初めて味わう「文明の快適さ」にハイティナが涙して感動する一方、その超技術を監視していた地球連邦のエリート層は、常識外の光景に戦慄します。占い師ミューレトは、魁輝がもたらす星の変革を予感し、物語は村全体のインフラ整備へと動き出します。


 風が、ひび割れた大地をなでる。乾いた砂の匂いが鼻腔を突き、ざらついた感触が皮膚にまとわりつく。空を見上げれば、光子液を蓄えた雲が淡い燐光を放っているが、地上には救いなど微塵もない。

「マスター、脈拍が上昇しています。また、その不快感を隠しきれていない表情……。眉間のシワが、通常の三倍に達していますよ」

 浮遊する球体ドローン、テクイリスが冷徹な電子音で告げた。彼女が投影する秘書のホログラムは、透き通るような肌に不敵な笑みを浮かべている。

「黙っていろ、テクイリス。俺は今、論理的に腹を立てているんだ」

 魁輝は、十九八センチの巨躯を折り曲げるようにして、目の前の「村」を見据えた。ハイティナの案内で辿り着いたイミナ族の集落は、お世辞にも居住空間とは呼べない代物だった。


 そこに広がっていたのは、廃材と泥を塗り固めただけの、歪なシェルターの群れである。まるで、子供が投げ出した積み木のようだ。構造の必然性も、素材の調和も、そこには存在しない。

「ここが、私たちの安らぎの場所です……。少し、古くなってしまいましたが」

 ハイティナが、背中の半透明な羽を弱々しく震わせながら言った。彼女の瞳には、慎ましい誇りが宿っている。しかし、魁輝の目には、それは死の待合室にしか映らなかった。

 魁輝は一歩踏み出し、最も大きな建物の柱に触れた。指先から伝わるのは、湿った腐朽菌の鼓動と、内部を蝕む虫の這う振動。五感が、瞬時に建物の「悲鳴」を拾い上げる。

「安らぎ? 冗談はやめてくれ。これは住居ではない。ただの、重力に逆らえないゴミの集積だ」

 吐き捨てるような言葉。彼が強調したかったのは、そのあまりの非効率さであった。


「いいか、ハイティナ。建築とは、命を守るためのロジックだ。この建物は、構造計算が根本から破綻している。耐風診断の結果は、論ずるまでもなく赤点だ」

 魁輝の脳内では、大学で学んだ知識と自衛隊で培った実務経験が、凄まじい速度で火花を散らしている。彼は虚空に指を走らせた。

「重心が極端に偏っている。
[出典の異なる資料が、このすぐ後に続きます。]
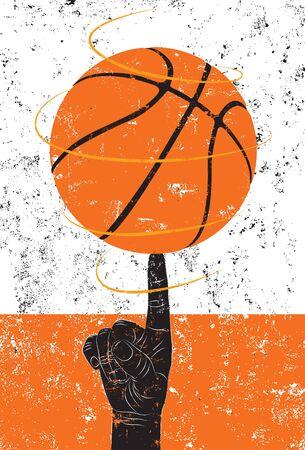 バスケット ボールの回転  イラスト・ベクター素材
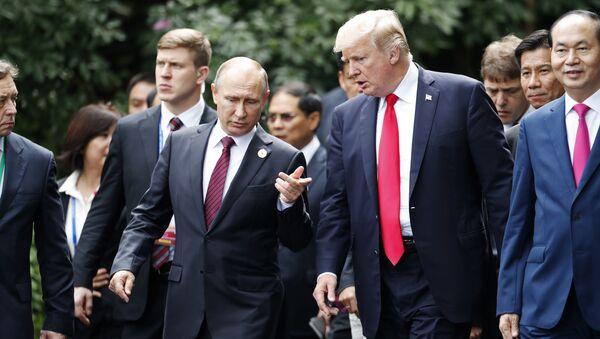 プーチン氏、トランプ氏 - Sputnik 日本
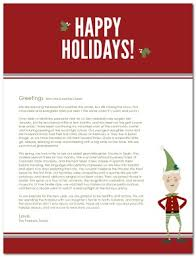elf letter template printable elf family holiday letter template
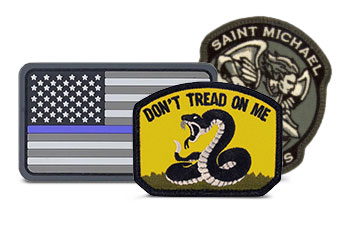 Morale Patches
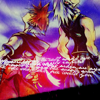 Sora & Riku, Kingdom Hearts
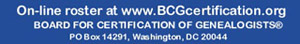 http://www.bcgcertification.org/associates/search_detail.php?cert_id=1907
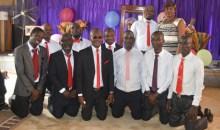 Guiglo/Religion : les fidèles chrétiens exhortés à demeurer dans le seigneur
この地域の最大風速を計算に入れたのか? 基礎の根入れも浅すぎる。重力嵐が来れば、この村は文字通り、空の藻屑となるだろう」

 専門用語を並べ立てる魁輝を、ハイティナは困惑の表情で見つめる。知識が欠如している彼女にとって、彼の怒りは神の雷のようであった。

「それに、この動線の悪さは何だ。排泄場所と調理場が近すぎる。衛生学的な配慮が皆無だ。これでは、外敵に襲われる前に疫病で全滅するぞ」

「マスター、血圧がさらに上昇しています。効率的なダメ出しは、相手の理解度に合わせて行うべきだと、教育学で学びませんでしたか?」


 テクイリスの毒舌を無視し、魁輝は右手を掲げた。掌の中で、微細なナノマシン【ビルド・オーダー】が、銀色の霧となって渦を巻く。それは、破壊と創造の象徴であった。
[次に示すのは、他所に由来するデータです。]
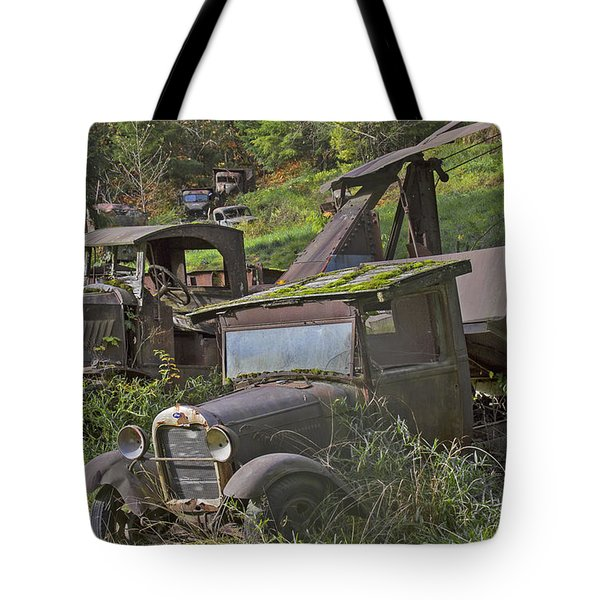 Rusting Out Tote Bag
「ハイティナ、下がっていろ。俺のポリシーに反するんだ。こんな、論理の欠片もない欠陥住宅を放置しておくことは。教育的指導が必要だな」

 銀色の霧が、建物の隙間へと吸い込まれていく。原子レベルでの解体。腐った木材は分解され、不要な不純物が選別される。その光景は、恐ろしくも美しい。

「あ、ああ……! 私たちの家が……!」

 膝をつくハイティナ。だが、その絶望は一瞬で驚愕へと塗り替えられる。地面から、光子液を吸収したナノマシンが、結晶のような輝きを放ちながら隆起した。
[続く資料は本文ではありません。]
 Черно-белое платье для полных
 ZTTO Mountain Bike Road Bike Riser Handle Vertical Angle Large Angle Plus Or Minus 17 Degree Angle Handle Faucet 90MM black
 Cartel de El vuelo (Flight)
 そこに出現したのは、流線型のシェルターであった。惑星の過酷な環境を計算し尽くした、空力特性に優れるフォルム。素材は、現地の鉱石を再構成した超硬質セラミックだ。

「換気、採光、断熱。すべてを最適化した。内部には、重力制御を用いた免震システムも組み込んである。これが、最低限の『文化』というものだ」

 魁輝は、完成したばかりの建物の壁を軽く叩いた。金属質の冷たい感触が、彼の合理性を証明している。感情ではなく、計算が作り出した美しさがそこにはあった。

「……暖かい。家の外はあんなに冷たいのに、中は、春の陽だまりのようです」

 恐る恐る中へ入ったハイティナが、感嘆の声を漏らす。彼女の肌を撫でる空気は、完璧に調温・調湿されていた。それは、彼女たちが数千年の歴史の中で一度も味わったことのない、「技術」という名の温もりだった。


 その様子は、数万キロ上空、地球連邦の監視衛星を通じて、リアルタイムで配信されていた。

「ありえない……。あの未開の地で、あんな短時間に恒久的な建築物を構築したというのか?」

 モニターを見つめるエリート局員たちが、椅子から転げ落ちんばかりに驚愕している。彼らが誇る最新の3Dプリンター建築ですら、数日はかかる作業だ。

「この男、一体何者だ。ただの遭難者ではない……。これは、惑星開発の前提を根底から覆す、異常事態だぞ」

 彼らの嘲笑は、すでに消え去っていた。画面越しに伝わる魁輝の冷徹なまでの「正解」に、彼らは得体の知れない恐怖を感じ始めていた。


 一方、村の広場では、一人の女性がタロットのようなカードを並べていた。ミューレトである。彼女は、新しく建った「異形にして完璧な家」を静かに見つめた。

 めくられたカードは、落雷によって崩れる塔。しかし、その下には、黄金色に輝く新たな礎が描かれている。

「破壊の後に来るのは、再生ではなく、変革……。彼の手が触れるたび、この星の運命が、書き換えられていく」

 彼女の瞳に、魁輝の姿が映る。それは、救世主か、それとも調和を乱す侵略者か。まだ、カードはその答えを示していない。

「さて、ハイティナ。次は、この村全体のインフラだ。このままでは、効率が悪すぎて見ていられないからな」

 魁輝は、さらなる設計図を脳内に描く。彼の情熱は、止まるところを知らない。